→ **DATA FOR THIS TASK**

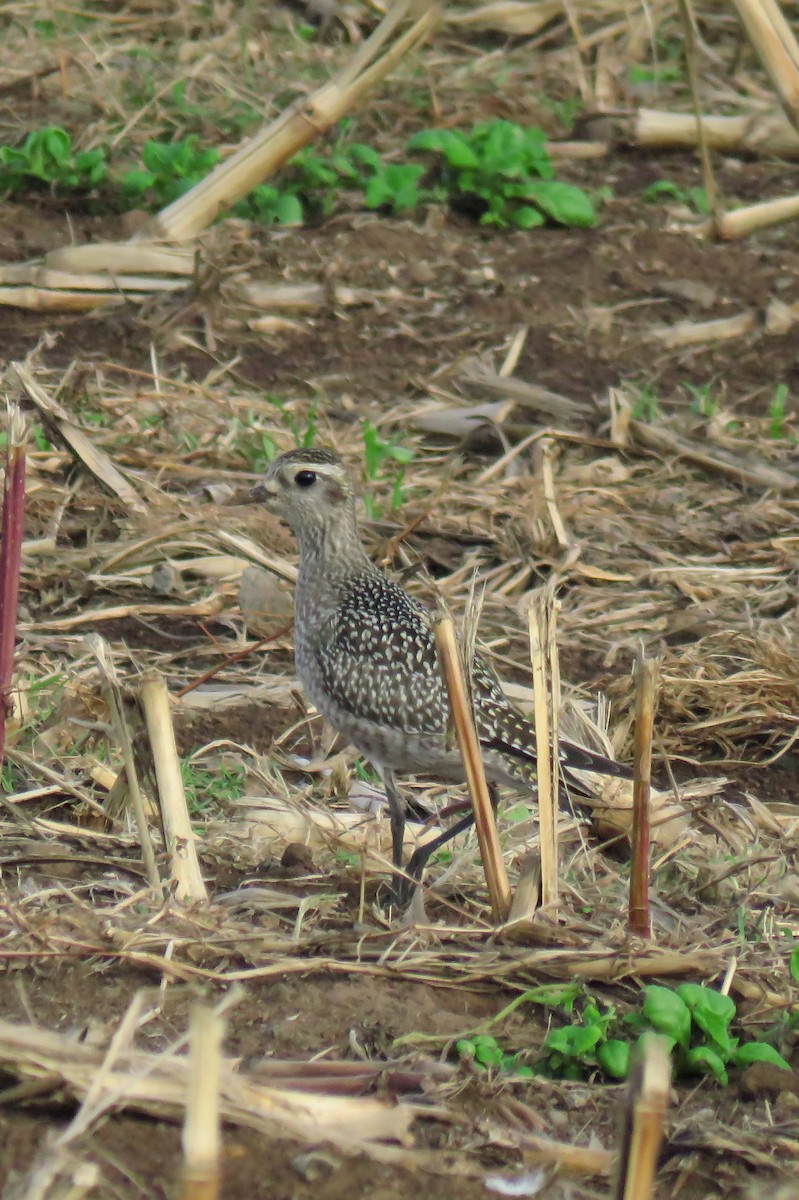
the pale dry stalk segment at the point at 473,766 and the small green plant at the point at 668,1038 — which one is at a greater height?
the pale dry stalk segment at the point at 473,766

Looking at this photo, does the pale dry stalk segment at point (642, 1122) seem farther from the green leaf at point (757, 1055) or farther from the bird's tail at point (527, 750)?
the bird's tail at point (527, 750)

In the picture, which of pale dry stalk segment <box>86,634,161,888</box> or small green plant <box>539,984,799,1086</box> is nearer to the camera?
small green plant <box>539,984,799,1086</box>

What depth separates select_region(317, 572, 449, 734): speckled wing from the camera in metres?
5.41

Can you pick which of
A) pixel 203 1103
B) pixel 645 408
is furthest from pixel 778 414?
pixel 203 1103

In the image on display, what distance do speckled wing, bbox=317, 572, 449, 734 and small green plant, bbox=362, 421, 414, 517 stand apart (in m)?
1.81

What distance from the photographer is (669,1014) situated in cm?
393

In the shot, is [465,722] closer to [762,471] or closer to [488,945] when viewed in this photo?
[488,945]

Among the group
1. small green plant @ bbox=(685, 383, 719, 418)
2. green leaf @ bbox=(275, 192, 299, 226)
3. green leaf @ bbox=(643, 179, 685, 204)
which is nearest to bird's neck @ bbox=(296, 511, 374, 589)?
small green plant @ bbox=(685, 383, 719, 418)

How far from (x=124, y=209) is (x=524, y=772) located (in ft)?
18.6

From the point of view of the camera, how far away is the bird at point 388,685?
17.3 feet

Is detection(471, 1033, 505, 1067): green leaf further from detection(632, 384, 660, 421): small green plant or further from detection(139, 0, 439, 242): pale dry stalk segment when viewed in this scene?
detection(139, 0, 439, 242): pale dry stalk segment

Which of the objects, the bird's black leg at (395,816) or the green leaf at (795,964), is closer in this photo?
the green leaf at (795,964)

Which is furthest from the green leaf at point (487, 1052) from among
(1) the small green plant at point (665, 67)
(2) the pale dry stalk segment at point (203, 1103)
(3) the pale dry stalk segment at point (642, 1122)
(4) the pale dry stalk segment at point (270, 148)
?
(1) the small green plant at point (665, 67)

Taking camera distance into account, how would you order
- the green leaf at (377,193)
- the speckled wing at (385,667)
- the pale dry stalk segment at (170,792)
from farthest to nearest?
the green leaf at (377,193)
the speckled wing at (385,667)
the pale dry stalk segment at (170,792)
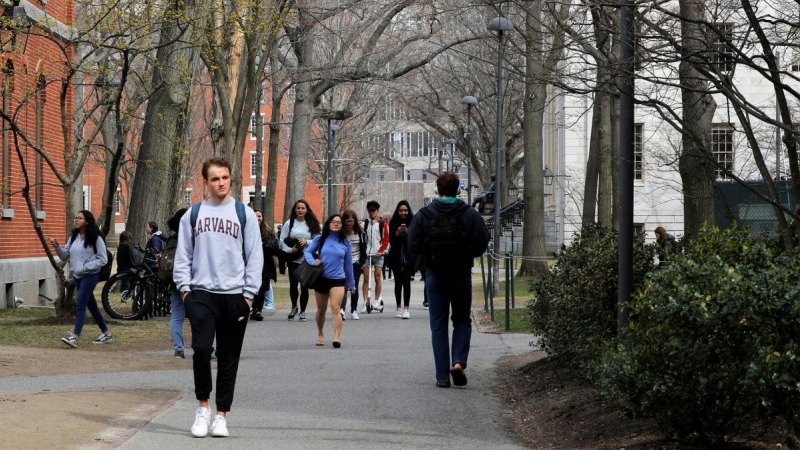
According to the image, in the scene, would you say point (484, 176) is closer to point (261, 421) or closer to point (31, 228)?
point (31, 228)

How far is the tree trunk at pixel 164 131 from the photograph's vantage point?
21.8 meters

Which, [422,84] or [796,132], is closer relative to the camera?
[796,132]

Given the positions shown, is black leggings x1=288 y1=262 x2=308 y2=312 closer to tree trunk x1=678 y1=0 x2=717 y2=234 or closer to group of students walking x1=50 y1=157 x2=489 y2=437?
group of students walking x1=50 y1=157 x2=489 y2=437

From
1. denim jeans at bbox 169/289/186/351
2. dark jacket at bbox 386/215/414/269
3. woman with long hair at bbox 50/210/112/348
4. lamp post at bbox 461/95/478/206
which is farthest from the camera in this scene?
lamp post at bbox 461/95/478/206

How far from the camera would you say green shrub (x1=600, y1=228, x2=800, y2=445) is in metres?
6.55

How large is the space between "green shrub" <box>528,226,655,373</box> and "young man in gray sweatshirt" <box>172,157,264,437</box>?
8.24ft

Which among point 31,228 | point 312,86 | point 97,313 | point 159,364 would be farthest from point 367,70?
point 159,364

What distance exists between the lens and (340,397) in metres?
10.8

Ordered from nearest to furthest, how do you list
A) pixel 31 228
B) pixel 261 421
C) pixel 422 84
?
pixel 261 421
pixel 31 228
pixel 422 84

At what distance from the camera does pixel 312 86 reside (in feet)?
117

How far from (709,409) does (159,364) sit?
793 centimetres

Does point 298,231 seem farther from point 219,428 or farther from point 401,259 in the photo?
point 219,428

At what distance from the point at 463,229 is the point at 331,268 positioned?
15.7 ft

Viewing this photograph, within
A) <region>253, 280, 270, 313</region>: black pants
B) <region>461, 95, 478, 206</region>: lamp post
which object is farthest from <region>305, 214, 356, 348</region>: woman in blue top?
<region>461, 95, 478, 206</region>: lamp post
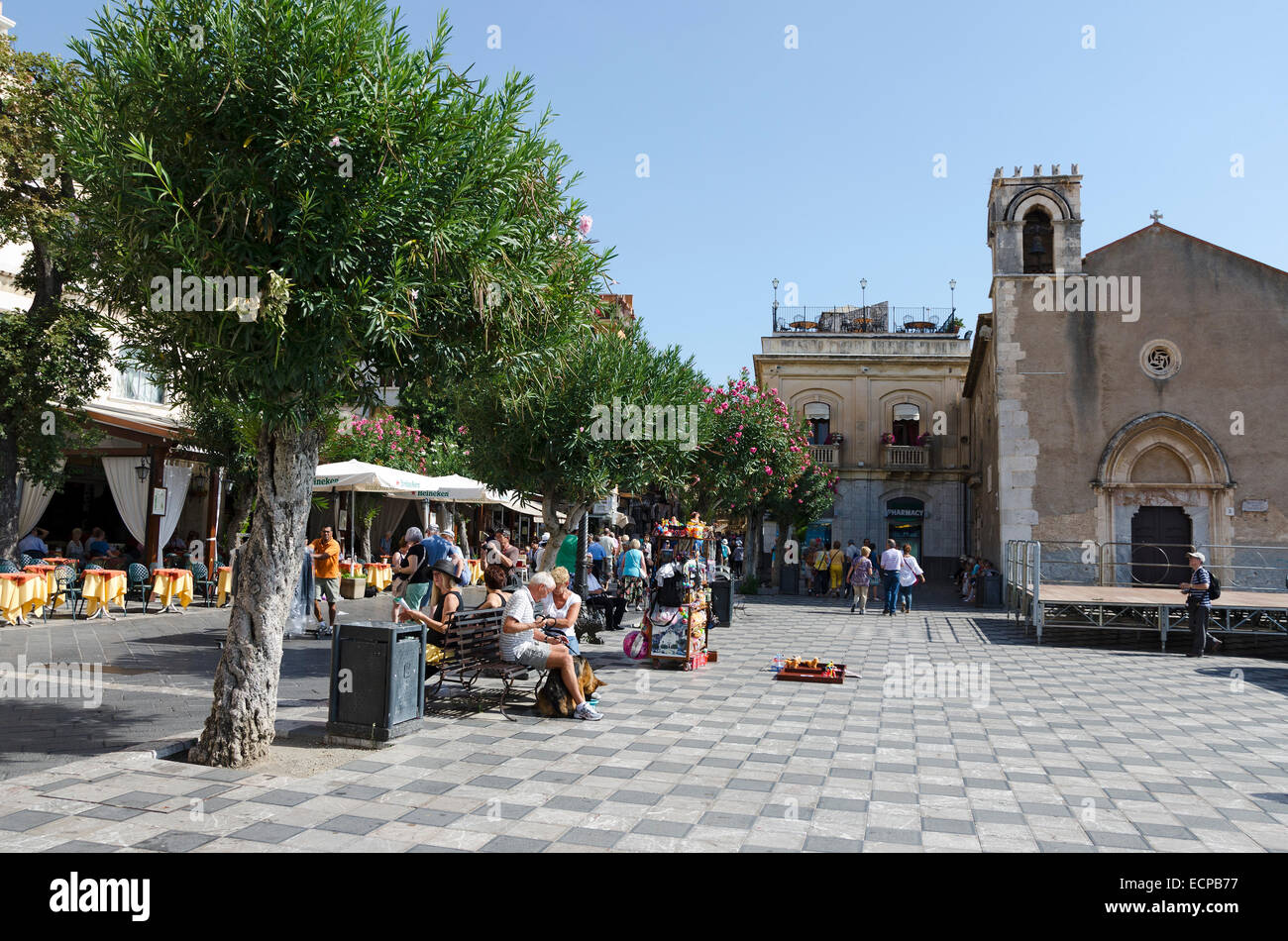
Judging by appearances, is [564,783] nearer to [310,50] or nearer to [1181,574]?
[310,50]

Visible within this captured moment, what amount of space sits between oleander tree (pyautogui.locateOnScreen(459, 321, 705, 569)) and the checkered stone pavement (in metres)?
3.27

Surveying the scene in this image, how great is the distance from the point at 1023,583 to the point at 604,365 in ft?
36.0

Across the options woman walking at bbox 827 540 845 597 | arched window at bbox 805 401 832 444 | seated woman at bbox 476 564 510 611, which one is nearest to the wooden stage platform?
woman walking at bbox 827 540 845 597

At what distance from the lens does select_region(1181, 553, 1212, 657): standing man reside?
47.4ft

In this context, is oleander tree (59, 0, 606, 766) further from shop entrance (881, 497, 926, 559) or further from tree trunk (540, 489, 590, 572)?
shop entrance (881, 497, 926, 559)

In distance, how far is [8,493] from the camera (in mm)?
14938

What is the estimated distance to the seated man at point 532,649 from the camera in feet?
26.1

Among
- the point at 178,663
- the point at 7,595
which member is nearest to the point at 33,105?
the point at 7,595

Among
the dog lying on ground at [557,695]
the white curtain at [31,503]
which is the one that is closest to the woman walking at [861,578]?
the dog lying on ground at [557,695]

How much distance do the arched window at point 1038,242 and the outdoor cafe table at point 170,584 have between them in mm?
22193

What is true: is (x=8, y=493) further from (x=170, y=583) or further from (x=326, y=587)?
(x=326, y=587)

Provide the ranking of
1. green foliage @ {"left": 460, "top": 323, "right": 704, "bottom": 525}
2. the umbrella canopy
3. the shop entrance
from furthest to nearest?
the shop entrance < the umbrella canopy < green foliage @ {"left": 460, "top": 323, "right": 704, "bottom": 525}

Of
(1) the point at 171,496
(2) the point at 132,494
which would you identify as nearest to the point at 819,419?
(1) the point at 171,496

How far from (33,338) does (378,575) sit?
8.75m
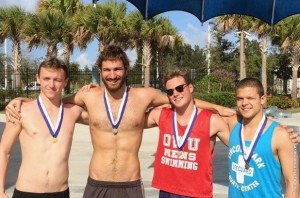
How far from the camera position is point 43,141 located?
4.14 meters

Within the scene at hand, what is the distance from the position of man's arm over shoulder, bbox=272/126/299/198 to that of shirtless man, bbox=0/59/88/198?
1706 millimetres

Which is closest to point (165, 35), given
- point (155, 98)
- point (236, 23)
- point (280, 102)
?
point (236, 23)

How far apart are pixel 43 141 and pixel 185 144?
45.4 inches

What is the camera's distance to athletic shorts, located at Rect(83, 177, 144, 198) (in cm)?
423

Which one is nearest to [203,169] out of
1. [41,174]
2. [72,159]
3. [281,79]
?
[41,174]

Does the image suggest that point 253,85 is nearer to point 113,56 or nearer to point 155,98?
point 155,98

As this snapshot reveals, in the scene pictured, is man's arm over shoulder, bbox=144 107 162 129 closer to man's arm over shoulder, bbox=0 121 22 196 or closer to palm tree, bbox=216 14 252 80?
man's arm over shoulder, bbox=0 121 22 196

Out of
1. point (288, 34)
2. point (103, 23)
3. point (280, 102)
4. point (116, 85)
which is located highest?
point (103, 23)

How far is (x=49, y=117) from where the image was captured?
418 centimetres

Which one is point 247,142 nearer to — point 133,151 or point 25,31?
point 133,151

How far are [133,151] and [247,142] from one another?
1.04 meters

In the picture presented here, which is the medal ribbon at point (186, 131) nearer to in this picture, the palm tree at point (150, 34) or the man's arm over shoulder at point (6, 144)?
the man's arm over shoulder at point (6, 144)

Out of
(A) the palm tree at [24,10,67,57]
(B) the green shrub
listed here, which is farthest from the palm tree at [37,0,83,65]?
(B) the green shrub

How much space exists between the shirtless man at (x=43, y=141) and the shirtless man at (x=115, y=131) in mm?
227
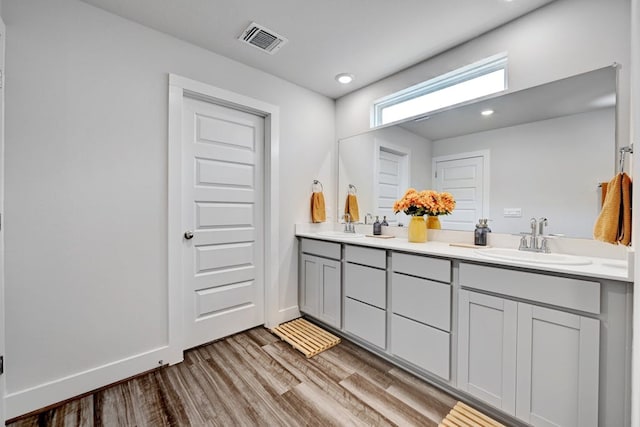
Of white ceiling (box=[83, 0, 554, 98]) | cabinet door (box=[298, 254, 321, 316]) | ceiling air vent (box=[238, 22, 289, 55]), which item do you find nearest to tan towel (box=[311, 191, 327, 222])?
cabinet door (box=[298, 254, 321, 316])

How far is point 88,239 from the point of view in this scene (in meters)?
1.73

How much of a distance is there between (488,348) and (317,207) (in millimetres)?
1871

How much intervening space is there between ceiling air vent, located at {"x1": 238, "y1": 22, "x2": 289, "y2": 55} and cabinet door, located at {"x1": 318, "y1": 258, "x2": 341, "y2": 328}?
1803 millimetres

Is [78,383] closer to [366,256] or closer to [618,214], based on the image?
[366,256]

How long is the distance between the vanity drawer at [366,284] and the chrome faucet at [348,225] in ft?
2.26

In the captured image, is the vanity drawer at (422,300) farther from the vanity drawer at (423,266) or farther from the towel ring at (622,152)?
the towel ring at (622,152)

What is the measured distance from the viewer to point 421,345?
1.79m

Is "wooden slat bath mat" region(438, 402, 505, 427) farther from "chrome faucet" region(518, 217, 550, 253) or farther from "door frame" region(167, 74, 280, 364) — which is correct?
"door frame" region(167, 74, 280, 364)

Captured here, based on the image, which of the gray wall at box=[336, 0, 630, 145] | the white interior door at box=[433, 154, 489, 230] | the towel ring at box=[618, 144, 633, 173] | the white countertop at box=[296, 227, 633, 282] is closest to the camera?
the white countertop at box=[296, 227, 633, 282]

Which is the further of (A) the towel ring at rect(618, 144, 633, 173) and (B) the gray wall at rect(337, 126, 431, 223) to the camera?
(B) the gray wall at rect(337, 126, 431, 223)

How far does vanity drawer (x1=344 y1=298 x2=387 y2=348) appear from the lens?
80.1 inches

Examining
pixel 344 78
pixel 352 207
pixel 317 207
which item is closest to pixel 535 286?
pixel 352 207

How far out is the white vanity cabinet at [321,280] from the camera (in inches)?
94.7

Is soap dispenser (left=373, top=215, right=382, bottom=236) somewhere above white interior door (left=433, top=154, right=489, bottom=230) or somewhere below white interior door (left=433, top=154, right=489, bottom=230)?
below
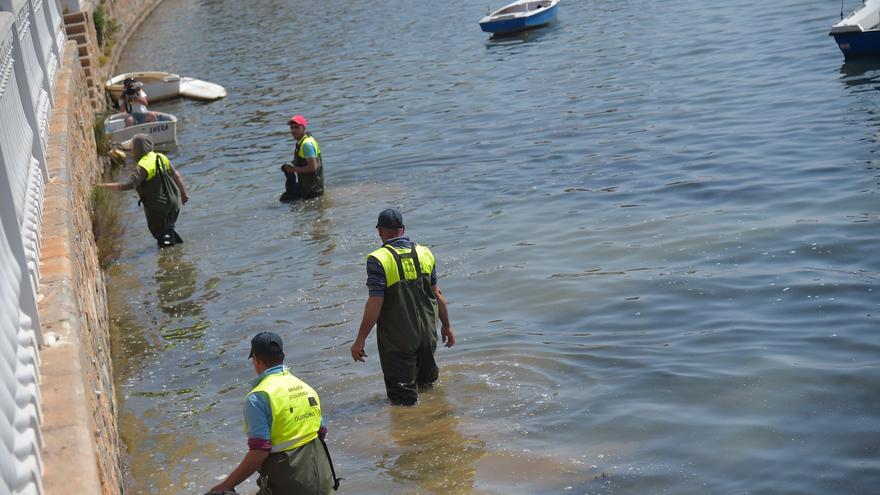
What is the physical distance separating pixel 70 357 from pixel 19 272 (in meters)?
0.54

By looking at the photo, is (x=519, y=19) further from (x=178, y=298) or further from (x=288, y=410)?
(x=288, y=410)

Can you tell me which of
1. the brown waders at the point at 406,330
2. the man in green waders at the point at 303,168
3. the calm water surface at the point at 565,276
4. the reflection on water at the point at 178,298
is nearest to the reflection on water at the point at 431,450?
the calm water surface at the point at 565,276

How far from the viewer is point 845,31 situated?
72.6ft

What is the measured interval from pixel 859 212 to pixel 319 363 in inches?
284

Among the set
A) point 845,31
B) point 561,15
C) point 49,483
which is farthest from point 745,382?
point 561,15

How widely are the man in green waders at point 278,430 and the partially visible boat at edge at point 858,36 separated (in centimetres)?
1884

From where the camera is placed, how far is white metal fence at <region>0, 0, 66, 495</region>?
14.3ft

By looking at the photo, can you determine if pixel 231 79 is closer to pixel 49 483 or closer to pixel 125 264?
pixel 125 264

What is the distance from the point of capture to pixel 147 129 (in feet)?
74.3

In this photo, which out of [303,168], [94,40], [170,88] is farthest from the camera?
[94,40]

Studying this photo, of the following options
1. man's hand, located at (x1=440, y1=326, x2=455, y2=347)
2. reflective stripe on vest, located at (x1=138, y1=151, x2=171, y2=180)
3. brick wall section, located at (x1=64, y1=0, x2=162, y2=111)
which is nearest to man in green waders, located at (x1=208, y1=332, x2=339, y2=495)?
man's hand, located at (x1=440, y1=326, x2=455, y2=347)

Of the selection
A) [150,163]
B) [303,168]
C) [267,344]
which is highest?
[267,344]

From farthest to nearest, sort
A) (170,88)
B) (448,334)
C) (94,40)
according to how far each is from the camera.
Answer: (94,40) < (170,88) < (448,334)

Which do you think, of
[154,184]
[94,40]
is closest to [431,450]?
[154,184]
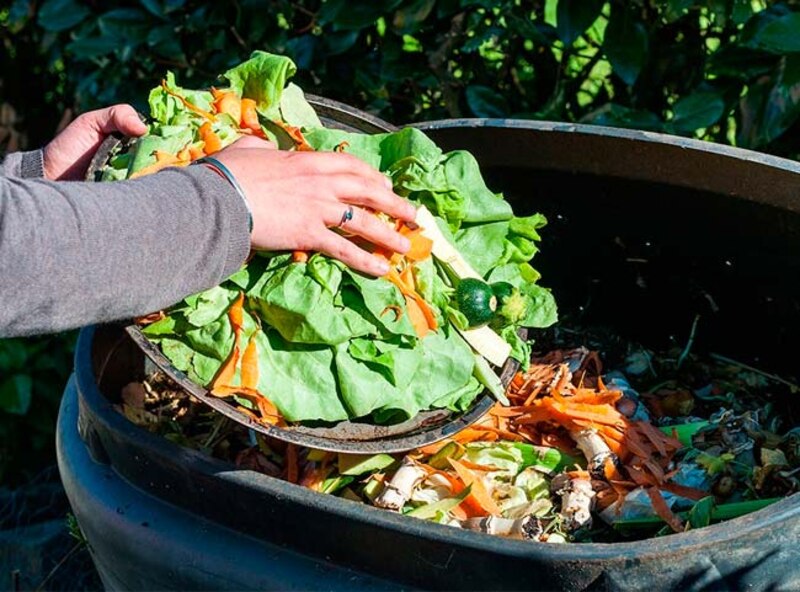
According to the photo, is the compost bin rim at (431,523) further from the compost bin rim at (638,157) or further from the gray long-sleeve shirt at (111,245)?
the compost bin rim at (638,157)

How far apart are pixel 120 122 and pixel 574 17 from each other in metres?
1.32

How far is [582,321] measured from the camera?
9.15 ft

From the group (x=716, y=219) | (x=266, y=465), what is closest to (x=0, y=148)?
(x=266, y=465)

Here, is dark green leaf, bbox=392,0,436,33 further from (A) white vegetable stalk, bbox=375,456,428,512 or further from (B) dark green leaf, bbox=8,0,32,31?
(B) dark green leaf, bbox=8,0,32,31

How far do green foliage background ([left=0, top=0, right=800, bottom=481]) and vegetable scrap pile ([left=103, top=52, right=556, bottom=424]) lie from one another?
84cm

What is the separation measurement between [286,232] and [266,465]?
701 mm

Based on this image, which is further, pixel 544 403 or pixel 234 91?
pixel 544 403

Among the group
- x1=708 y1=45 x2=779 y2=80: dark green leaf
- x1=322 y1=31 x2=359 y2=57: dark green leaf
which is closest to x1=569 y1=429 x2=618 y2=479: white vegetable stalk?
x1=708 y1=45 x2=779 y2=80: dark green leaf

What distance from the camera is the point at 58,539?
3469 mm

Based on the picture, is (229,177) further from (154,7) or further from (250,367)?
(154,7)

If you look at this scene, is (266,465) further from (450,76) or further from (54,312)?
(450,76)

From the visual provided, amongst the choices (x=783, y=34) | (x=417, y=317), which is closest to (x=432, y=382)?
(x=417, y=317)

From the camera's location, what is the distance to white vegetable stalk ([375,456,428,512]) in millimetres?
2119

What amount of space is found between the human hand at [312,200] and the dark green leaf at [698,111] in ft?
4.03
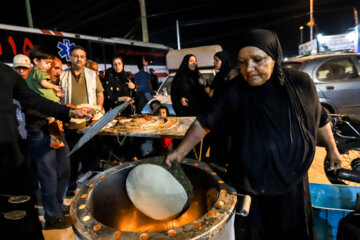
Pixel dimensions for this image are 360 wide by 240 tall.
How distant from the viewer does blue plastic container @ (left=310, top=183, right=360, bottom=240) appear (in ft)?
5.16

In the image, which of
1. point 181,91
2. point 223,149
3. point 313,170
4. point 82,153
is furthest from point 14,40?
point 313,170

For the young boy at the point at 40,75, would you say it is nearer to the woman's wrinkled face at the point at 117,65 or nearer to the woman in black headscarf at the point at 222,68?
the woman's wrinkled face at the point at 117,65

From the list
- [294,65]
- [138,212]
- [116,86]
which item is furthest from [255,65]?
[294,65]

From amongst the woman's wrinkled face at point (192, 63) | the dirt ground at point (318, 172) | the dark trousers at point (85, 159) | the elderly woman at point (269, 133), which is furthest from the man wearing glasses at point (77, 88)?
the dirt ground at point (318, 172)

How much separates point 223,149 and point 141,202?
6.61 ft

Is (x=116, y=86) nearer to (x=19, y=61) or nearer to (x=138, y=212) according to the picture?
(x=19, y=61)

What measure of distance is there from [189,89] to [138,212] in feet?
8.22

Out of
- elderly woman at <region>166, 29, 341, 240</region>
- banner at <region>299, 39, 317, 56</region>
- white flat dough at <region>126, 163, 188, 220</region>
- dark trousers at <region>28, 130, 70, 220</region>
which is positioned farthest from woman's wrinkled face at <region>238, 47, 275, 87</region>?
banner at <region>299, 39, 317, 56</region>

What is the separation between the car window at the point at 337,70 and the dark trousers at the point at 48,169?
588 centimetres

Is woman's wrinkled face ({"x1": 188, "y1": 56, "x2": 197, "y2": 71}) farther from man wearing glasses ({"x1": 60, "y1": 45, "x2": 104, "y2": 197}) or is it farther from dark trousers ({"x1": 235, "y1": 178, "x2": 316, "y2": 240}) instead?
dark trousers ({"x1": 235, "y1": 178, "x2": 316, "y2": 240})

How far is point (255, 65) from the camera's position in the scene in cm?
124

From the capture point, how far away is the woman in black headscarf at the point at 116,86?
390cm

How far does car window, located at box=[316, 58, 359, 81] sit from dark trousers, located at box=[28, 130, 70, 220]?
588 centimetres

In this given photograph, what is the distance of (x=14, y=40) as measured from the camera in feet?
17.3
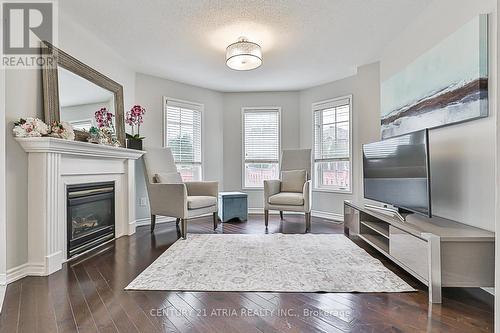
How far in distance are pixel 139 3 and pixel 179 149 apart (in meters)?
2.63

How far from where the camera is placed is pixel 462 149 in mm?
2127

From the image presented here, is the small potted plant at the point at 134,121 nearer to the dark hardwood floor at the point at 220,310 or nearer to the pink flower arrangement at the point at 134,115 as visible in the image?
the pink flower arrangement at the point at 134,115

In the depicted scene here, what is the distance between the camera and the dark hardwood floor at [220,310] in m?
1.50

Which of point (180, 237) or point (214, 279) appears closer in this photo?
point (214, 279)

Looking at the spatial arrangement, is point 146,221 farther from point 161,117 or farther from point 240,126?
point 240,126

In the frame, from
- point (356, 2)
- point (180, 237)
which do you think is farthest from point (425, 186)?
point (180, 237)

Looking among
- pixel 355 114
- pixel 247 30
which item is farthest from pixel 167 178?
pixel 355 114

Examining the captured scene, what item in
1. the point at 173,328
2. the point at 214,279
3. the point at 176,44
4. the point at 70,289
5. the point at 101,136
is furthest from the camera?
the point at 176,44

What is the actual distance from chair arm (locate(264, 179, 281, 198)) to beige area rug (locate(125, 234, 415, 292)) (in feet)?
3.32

→ **YOUR OBJECTIVE**
Lines from the one that contains "From the capture" through the last line of the data above are to be extracted exactly, with no pictures and no other lines.

→ **EXPECTED ANSWER**
From the capture point, how far away is the woman in black headscarf at the point at 116,86?
390cm

How far does car window, located at box=[316, 58, 359, 81] sit from dark trousers, located at box=[28, 130, 70, 220]?
588 centimetres

In this given photograph, what is the distance of (x=14, y=40) as measured from the camera in feet?
17.3
How far in distance are pixel 139 3 and pixel 179 149 apart (in meters)?
2.63

How far from where the camera is placed is pixel 462 149 in mm?
2127

From the image presented here, is the small potted plant at the point at 134,121 nearer to the dark hardwood floor at the point at 220,310 or nearer to the pink flower arrangement at the point at 134,115 as visible in the image?
the pink flower arrangement at the point at 134,115

In the depicted scene here, what is the distance between the camera and the dark hardwood floor at [220,310] in m?
1.50

Which of point (180, 237) or point (214, 279) appears closer in this photo?
point (214, 279)

Looking at the spatial arrangement, is point 146,221 farther from point 161,117 or farther from point 240,126?
point 240,126

In the frame, from
- point (356, 2)
- point (180, 237)
which do you think is farthest from point (425, 186)?
point (180, 237)

Looking among
- pixel 355 114
- pixel 247 30
which item is farthest from pixel 167 178?
pixel 355 114

Examining the captured scene, what item in
1. the point at 173,328
2. the point at 214,279
3. the point at 176,44
4. the point at 70,289
5. the point at 101,136
is furthest from the camera?
the point at 176,44

What is the actual distance from chair arm (locate(264, 179, 281, 198)) to beige area rug (locate(125, 234, 415, 292)) (in feet)?
3.32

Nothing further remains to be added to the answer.